Hip hip hooray, hip-hip-hurray—this is our collective cheer for former unit publicist, producer and award-winning film and TV director, Ava DuVernay.

“Hello, my sister,” is the first smooth greeting that I received during the press junket for “Selma.” Stuck in a moving elevator, her lips being rouged by a makeup artist possessing the balance of a Cirque du Soleil performer but much cooler, if you catch my drift, DuVernay made sure that she acknowledged the sister, standing to her left.

Kindness has the shelf life of eternity. I admired DuVernay before that exchange and the admiration has continued to grow. Being a unit publicist, a career path we share, gives you a backseat view of how films are made. It is a collaborative process and each department is packed full with superstars and those in training to become superstars.

For a long, long, long time a film set was as “white as a cotton field” and that’s a fact.

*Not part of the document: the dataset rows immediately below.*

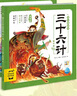 【點(diǎn)讀版】三十六計幼兒美繪本全12冊注音版帶音頻古人兵法智慧圖畫(huà)書(shū)3-6-9歲孩子理解典故拓展文史知識故事書(shū)經(jīng)典名著(zhù)啟蒙讀物 曬單實(shí)拍圖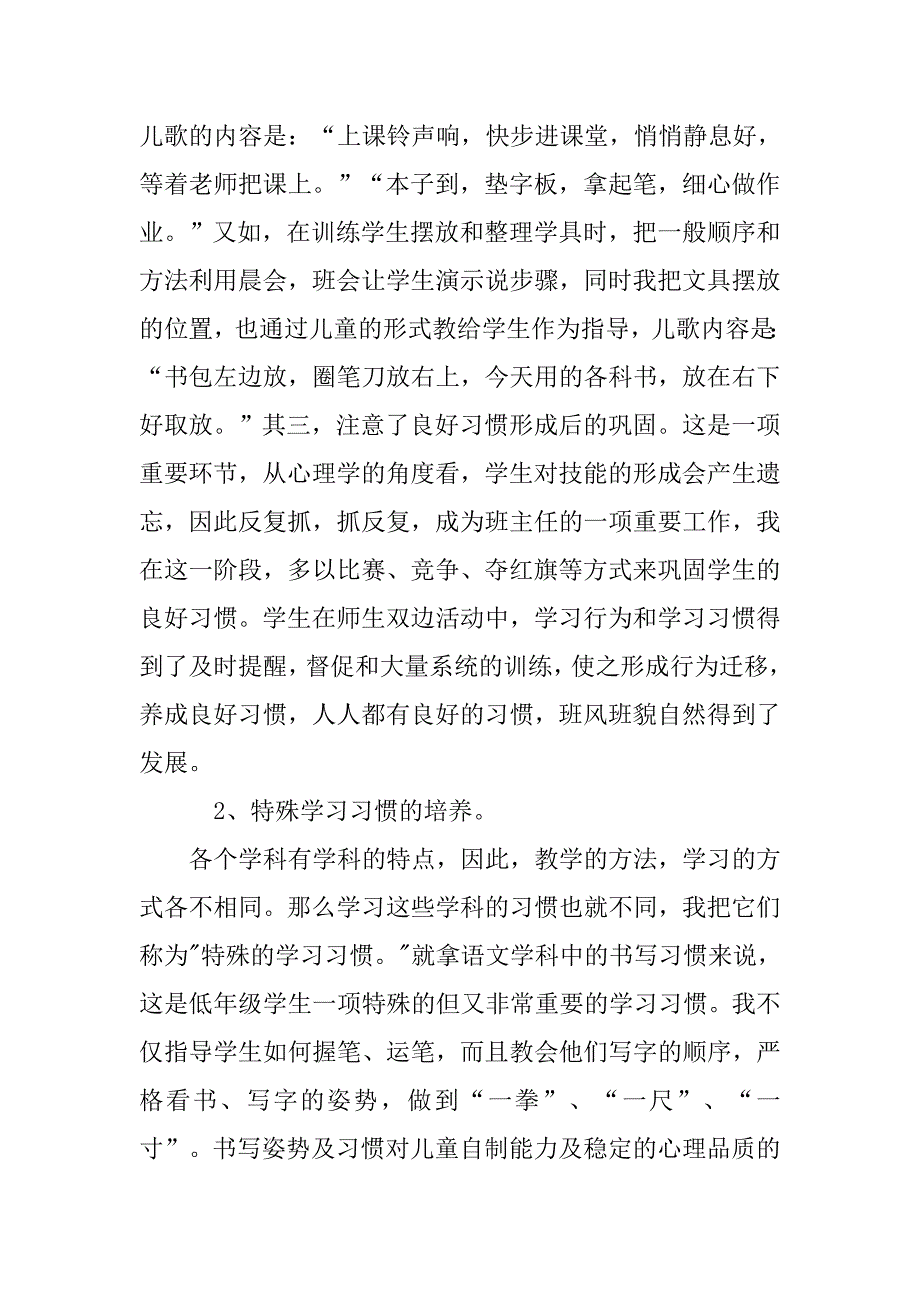 小学一年级班主任个人总结报告.doc_第2页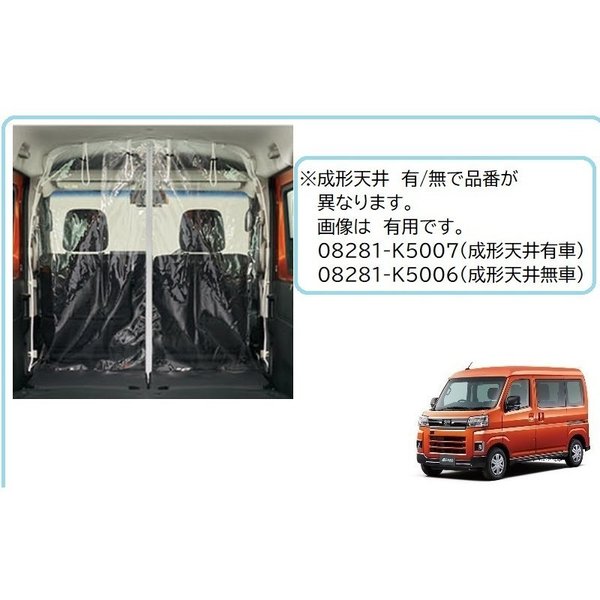 DAIHATSU ダイハツ 純正用品 間仕切りカーテン(成形天井有車用)アトレー/ハイゼットカーゴ S700V/S710V/S700W/S710W　08281ーK5007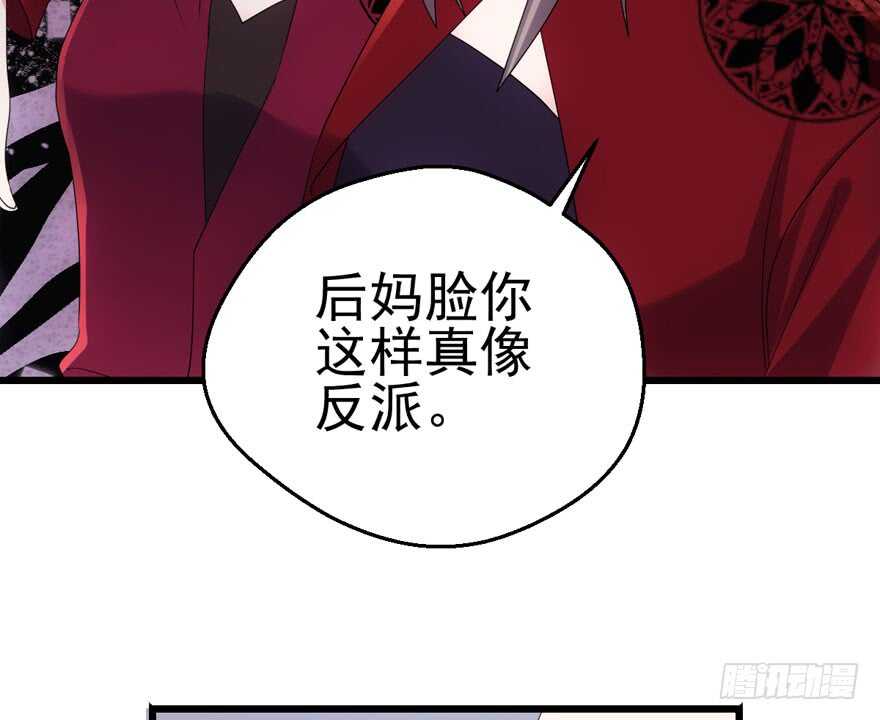 《我才不是恶毒女配（麻辣女配）》漫画最新章节小鲜肉？心头肉？免费下拉式在线观看章节第【53】张图片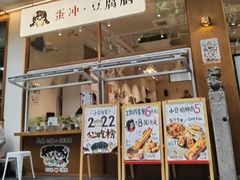 -小豆海棠(嘉兴路店)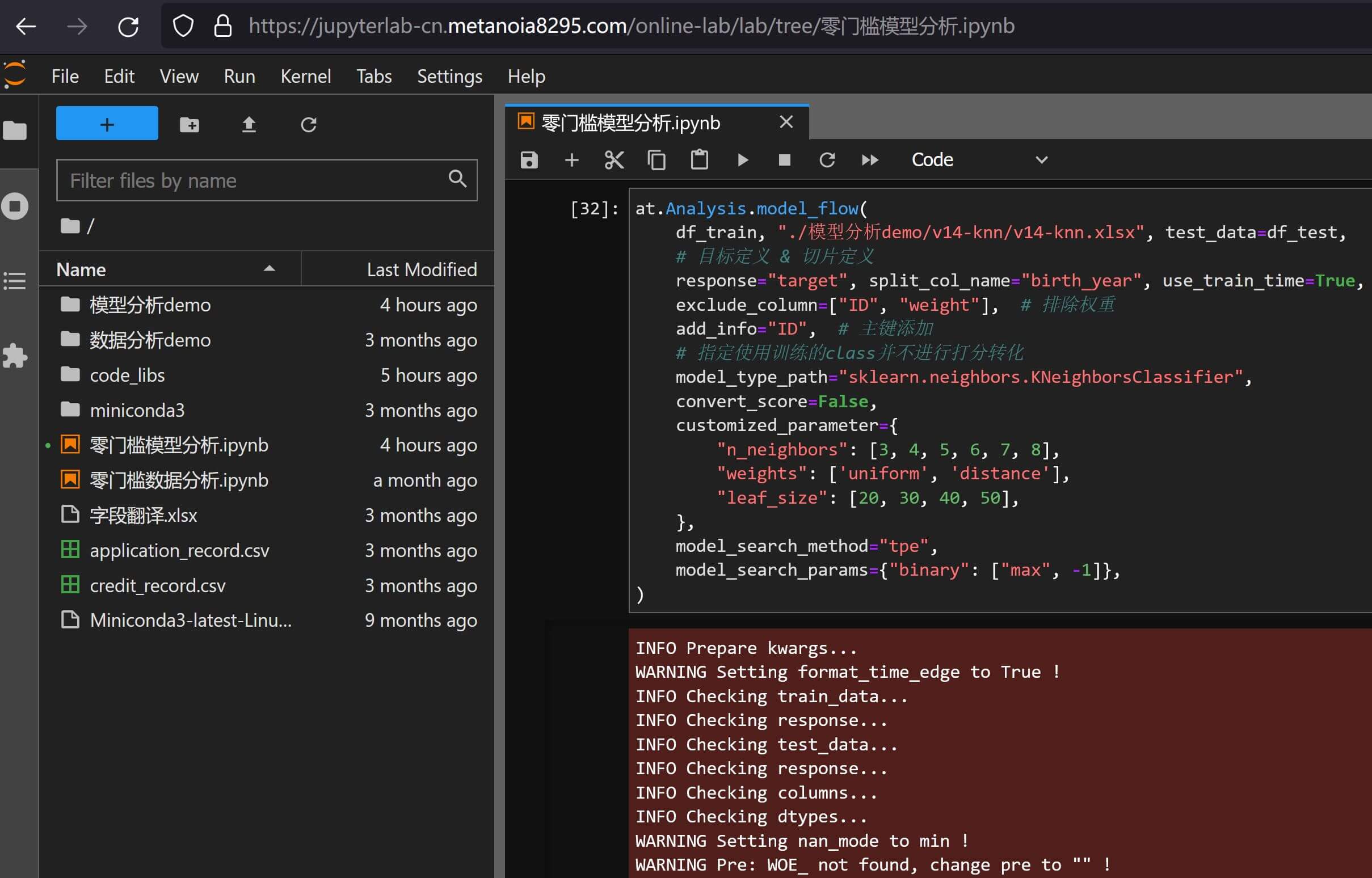 集成模块入参示例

DuVernay is making opportunities for people of color and women on her new series “Queen Sugar” and nothing about her effort surprises me.

In a Los Angeles Times article, reporter Tre’vell Anderson asks the questions that matter.

New Yorkers can get another look at DuVernay because her documentary, “The 13th,” will be the first-ever nonfiction work to open the festival. The film will later debut on Netflix and open in a limited theatrical run Oct. 7.

Chronicling the history of racial inequality in the United States, “The 13th” examines how our country has produced the highest rate of incarceration in the world, with the majority of those imprisoned being African-American.

The title of DuVernay’s extraordinary and galvanizing film refers to the 13th Amendment to the Constitution, which states, “Neither slavery nor involuntary servitude, except as a punishment for crime whereof the party shall have been duly convicted, shall exist within the United States …” The progression from that second qualifying clause to the horrors of mass incarceration and the prison industry in the U.S. is laid out by DuVernay with bracing lucidity.

New York Film Festival Director and Selection Committee Chair Kent Jones said, “While I was watching ‘The 13th,’ the distinction between documentary and fiction gave way, and I felt like I was experiencing something so rare: direct contact between the artist and right now, this very moment. In fact, Ava is actually trying to redefine the terms on which we discuss where we’re at, how we got here and where we’re going. ‘The 13th’ is a great film. It’s also an act of true patriotism.”

From D. W. Griffith’s “The Birth of a Nation” (1915) and the rebirth of the KKK to the Civil Rights Movement, the 1994 Crime Bill, the rise of ALEC and the Black Lives Matter movement, DuVernay traces a pattern of fear and division that has consistently driven mass criminalization. With a potent mixture of archival footage and testimonies from leading voices, including Michelle Alexander, Bryan Stevenson, Van Jones, Newt Gingrich, Angela Davis, Senator Cory Booker, Grover Norquist, Khalil Muhammad, Craig DeRoche, Shaka Senghor, Malkia Cyril, Henry Louis Gates Jr. and a dazzling array of activists, politicians, historians and formerly incarcerated women and men, DuVernay creates a work of grand historical synthesis.

“It is a true honor for me and my collaborators to premiere ‘The 13th’ as the opening night selection of the New York Film Festival,” said Ava DuVernay. “This film was made as an answer to my own questions about how and why we have become the most incarcerated nation in the world, how and why we regard some of our citizens as innately criminal and how and why good people allow this injustice to happen generation after generation. I thank Kent Jones and the selection committee for inviting me to share what I’ve learned.”

“Ava gives us a remarkable and ambitious framework for understanding why the U.S. represents 5 percent of the world’s population, yet is home to nearly 25 percent of the world’s prisoners,” said Lisa Nishimura, Netflix VP of Original Documentary Programming. “Her work has been tireless and passion-fueled and has resulted in a sweeping view at a tenuous time. We are honored to provide a global platform for this deeply urgent work.”

The 17-day New York Film Festival highlights the best in world cinema, featuring works from celebrated filmmakers as well as fresh new talent. The selection committee, chaired by Jones, also includes Dennis Lim, FSLC director of programming; Florence Almozini, FSLC associate director of programming; Amy Taubin, contributing editor, Film Comment and Sight & Sound; and Gavin Smith, who serves as a consultant.